AIM 1
In the forum thread about Sir Wallace, what color does the first poster later come to think the puppy is?

# Sir Wallace



## Lisa (Aug 3, 2011)

Here is are a couple photos from the breeder - I'll definitely be taking more once he is home!

I would also like to get everyone's opinion on his color.


----------



## Locket (Jun 21, 2009)

He looks sable maybe...

Are those puppies in a rabbit cage?? yikes!


----------



## buddyrose (Jul 27, 2011)

Rabbit cage or not it is in the family/LR room and it looks clean with a blanket folded neatly and a water/food bowl. The cage doesn't bother me. 

Color is hard to tell because he looks two tone here. But adorable.


----------



## Lisa (Aug 3, 2011)

Yes, the breeder keeps everything in tip-top shape and all of her poodles are healthy, happy, and friendly. If I for one second thought that the puppies were in any danger or she wasn't reputable, I would have gone elsewhere  The rabbit cage threw me off at first, but since the puppies are safe, happy, and well taken care of it doesn't bother me either.

I'm starting to think he is sable, not the chocolate brown we initially thought he'd be. Either way, I'm sure he'll be beautiful!


----------



## schpeckie (Jun 29, 2010)

EXCERPTED RECORDS
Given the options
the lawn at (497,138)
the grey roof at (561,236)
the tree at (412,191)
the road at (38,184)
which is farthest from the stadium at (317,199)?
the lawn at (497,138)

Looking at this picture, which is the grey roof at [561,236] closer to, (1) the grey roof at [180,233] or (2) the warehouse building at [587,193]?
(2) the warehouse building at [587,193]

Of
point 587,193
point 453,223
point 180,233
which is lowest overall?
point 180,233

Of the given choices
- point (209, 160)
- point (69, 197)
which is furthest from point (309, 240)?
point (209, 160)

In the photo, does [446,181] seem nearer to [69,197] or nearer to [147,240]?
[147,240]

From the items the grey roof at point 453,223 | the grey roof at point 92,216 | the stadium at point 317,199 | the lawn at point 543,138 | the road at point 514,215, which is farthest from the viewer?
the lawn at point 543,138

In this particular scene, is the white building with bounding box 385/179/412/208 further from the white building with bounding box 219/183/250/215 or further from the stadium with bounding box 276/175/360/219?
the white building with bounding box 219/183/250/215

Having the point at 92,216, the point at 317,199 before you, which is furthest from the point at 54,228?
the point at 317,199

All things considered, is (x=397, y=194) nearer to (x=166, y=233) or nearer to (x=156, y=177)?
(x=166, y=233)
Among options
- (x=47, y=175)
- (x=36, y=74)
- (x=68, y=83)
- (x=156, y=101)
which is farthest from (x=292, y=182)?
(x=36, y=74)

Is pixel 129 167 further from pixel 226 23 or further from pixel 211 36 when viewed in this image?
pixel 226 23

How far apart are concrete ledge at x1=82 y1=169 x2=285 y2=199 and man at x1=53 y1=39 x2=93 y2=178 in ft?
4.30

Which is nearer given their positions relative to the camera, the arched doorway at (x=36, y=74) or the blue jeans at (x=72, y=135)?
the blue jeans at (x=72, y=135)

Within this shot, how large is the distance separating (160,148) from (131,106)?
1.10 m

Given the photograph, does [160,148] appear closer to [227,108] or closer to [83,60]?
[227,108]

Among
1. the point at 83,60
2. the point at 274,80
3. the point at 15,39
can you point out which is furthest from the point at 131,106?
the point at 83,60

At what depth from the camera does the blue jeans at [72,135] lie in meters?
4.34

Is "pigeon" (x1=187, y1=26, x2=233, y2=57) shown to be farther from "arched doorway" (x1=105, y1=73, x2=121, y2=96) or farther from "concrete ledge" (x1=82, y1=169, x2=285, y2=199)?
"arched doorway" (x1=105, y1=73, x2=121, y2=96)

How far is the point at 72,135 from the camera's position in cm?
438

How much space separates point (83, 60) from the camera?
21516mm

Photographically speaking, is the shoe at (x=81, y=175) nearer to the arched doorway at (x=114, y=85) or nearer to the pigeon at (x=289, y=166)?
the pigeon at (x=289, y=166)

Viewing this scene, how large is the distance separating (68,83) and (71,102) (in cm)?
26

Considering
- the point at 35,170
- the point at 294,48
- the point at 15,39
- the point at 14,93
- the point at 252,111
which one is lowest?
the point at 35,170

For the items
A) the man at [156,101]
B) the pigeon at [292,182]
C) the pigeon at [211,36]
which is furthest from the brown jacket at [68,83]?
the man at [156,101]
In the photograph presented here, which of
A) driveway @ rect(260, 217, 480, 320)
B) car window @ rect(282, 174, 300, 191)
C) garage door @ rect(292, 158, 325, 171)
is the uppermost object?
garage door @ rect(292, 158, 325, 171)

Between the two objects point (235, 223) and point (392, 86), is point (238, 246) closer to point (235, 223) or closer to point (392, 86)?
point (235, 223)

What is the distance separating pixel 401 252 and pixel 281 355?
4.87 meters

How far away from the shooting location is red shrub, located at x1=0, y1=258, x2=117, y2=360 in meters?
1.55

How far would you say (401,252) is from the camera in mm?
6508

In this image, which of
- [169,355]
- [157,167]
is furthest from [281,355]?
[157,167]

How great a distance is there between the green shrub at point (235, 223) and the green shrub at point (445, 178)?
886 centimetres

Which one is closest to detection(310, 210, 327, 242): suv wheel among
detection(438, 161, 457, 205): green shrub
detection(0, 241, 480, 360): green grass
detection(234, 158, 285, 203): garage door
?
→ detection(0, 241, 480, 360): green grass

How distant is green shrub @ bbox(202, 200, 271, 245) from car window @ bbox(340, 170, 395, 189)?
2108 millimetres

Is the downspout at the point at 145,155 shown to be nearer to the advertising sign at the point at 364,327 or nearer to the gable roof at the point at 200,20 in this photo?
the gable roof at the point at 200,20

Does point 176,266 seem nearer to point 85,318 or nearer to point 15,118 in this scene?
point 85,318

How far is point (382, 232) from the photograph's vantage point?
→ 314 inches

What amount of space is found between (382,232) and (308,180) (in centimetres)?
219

AIM 2
Reproduce everything in the listing from the line containing "For the items" down to the line containing "2108 millimetres", including both of those lines.

CORRECT RESULT 1
Sable, not the chocolate brown first expected.

CORRECT RESULT 2
For the items
A) the man at [156,101]
B) the pigeon at [292,182]
C) the pigeon at [211,36]
which is furthest from the brown jacket at [68,83]?
the man at [156,101]
In the photograph presented here, which of
A) driveway @ rect(260, 217, 480, 320)
B) car window @ rect(282, 174, 300, 191)
C) garage door @ rect(292, 158, 325, 171)
is the uppermost object?
garage door @ rect(292, 158, 325, 171)

Between the two objects point (235, 223) and point (392, 86), is point (238, 246) closer to point (235, 223) or closer to point (392, 86)?
point (235, 223)

What is the distance separating pixel 401 252 and pixel 281 355?
4.87 meters

How far away from the shooting location is red shrub, located at x1=0, y1=258, x2=117, y2=360 in meters?
1.55

How far would you say (401,252) is from the camera in mm?
6508

In this image, which of
- [169,355]
- [157,167]
is furthest from [281,355]?
[157,167]

How great a distance is there between the green shrub at point (235, 223) and the green shrub at point (445, 178)?
886 centimetres

Which one is closest to detection(310, 210, 327, 242): suv wheel among
detection(438, 161, 457, 205): green shrub
detection(0, 241, 480, 360): green grass
detection(234, 158, 285, 203): garage door
?
→ detection(0, 241, 480, 360): green grass

How distant is green shrub @ bbox(202, 200, 271, 245) from car window @ bbox(340, 170, 395, 189)?
2108 millimetres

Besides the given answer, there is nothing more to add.